When it comes to what inspires or motivates me to take a morning walk, I can’t remember the last time it was done so through a conversation.
But thanks to Bob Kirk, I found a new place to explore. Kirk works for the city and tipped me off to Lake Accotink. He grew up in Springfield and told me about the lake, the trails, and historical markers for the Orange and Alexandria Railroad.
I was most excited about the railroad. The O&A looms large in the history of Alexandria. Established around 1851, it was the first railroad in the vicinity of the city. In ways George Washington and other investors in the Alexandria Canal could have only dreamed of, the railroad’s iron horses linked the city with places like Manassas and Gordonsville. The line helped make the seaport a regional powerhouse and was used heavily by both sides during the Civil War.

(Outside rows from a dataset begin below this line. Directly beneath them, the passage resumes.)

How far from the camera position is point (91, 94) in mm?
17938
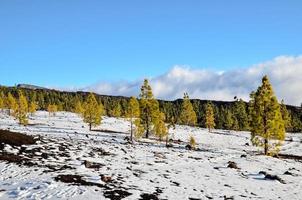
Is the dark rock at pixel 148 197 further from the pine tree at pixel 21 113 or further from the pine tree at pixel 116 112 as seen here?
the pine tree at pixel 116 112

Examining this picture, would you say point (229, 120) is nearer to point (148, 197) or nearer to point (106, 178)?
point (106, 178)

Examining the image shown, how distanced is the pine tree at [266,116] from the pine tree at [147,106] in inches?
800

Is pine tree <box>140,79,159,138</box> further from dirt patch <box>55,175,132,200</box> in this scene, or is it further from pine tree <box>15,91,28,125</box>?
dirt patch <box>55,175,132,200</box>

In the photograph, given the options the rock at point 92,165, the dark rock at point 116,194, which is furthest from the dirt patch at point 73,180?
the rock at point 92,165

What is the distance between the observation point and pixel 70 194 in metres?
24.1

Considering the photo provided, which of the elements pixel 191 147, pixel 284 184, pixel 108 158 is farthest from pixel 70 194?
pixel 191 147

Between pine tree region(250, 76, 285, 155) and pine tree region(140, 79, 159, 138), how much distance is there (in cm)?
2031

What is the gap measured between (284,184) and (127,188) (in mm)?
15899

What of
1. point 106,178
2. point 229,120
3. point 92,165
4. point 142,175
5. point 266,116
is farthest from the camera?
point 229,120

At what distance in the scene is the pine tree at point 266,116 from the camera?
54.8 m

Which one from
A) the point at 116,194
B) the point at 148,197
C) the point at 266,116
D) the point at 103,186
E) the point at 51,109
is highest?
the point at 51,109

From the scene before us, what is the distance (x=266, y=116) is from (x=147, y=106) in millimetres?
23916

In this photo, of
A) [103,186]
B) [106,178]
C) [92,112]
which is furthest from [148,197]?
[92,112]

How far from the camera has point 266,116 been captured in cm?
5566
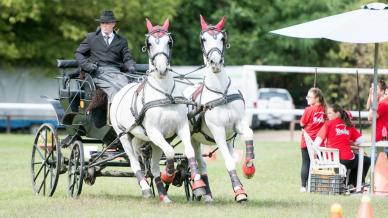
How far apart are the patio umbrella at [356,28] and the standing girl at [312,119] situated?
1.40 metres

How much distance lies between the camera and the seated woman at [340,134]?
50.6ft

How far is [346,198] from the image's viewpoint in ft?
47.0

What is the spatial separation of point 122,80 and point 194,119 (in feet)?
4.71

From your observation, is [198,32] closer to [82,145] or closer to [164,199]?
[82,145]

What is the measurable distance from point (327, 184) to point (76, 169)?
3794 millimetres

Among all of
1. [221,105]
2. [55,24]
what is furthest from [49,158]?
[55,24]

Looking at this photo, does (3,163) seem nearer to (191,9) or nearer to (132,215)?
(132,215)

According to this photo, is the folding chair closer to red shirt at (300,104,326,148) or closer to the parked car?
red shirt at (300,104,326,148)

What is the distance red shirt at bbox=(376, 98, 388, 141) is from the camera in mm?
15891

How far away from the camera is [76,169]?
13844 mm

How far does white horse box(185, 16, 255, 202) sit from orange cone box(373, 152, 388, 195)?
10.9 feet

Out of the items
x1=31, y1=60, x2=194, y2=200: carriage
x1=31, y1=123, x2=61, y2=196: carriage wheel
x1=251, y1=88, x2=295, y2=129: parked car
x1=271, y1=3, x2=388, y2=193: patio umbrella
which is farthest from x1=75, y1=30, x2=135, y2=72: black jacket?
x1=251, y1=88, x2=295, y2=129: parked car

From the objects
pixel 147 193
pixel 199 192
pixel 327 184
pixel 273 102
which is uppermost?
pixel 199 192

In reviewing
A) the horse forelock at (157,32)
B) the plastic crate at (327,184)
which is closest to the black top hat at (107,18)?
the horse forelock at (157,32)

My walk started at the Visitors Center. It’s a mini-museum that tells the story of the area. Historic photos include Ravensworth, the Fitzhugh’s plantation home that was located about a mile northward.
A dirt path leads southward from the Visitors Center and then hooks up with an asphalt and biking trail. Accotink Creek, which flows into the Potomac River above Fort Belvoir, runs parallel.
Getting to the park is a bit tricky, with only one way in. This, however, ensures a quiet space interrupted only by the passing of the train and its horn blasts.
All in all a delightful walk, thanks to Bob and his old school tip.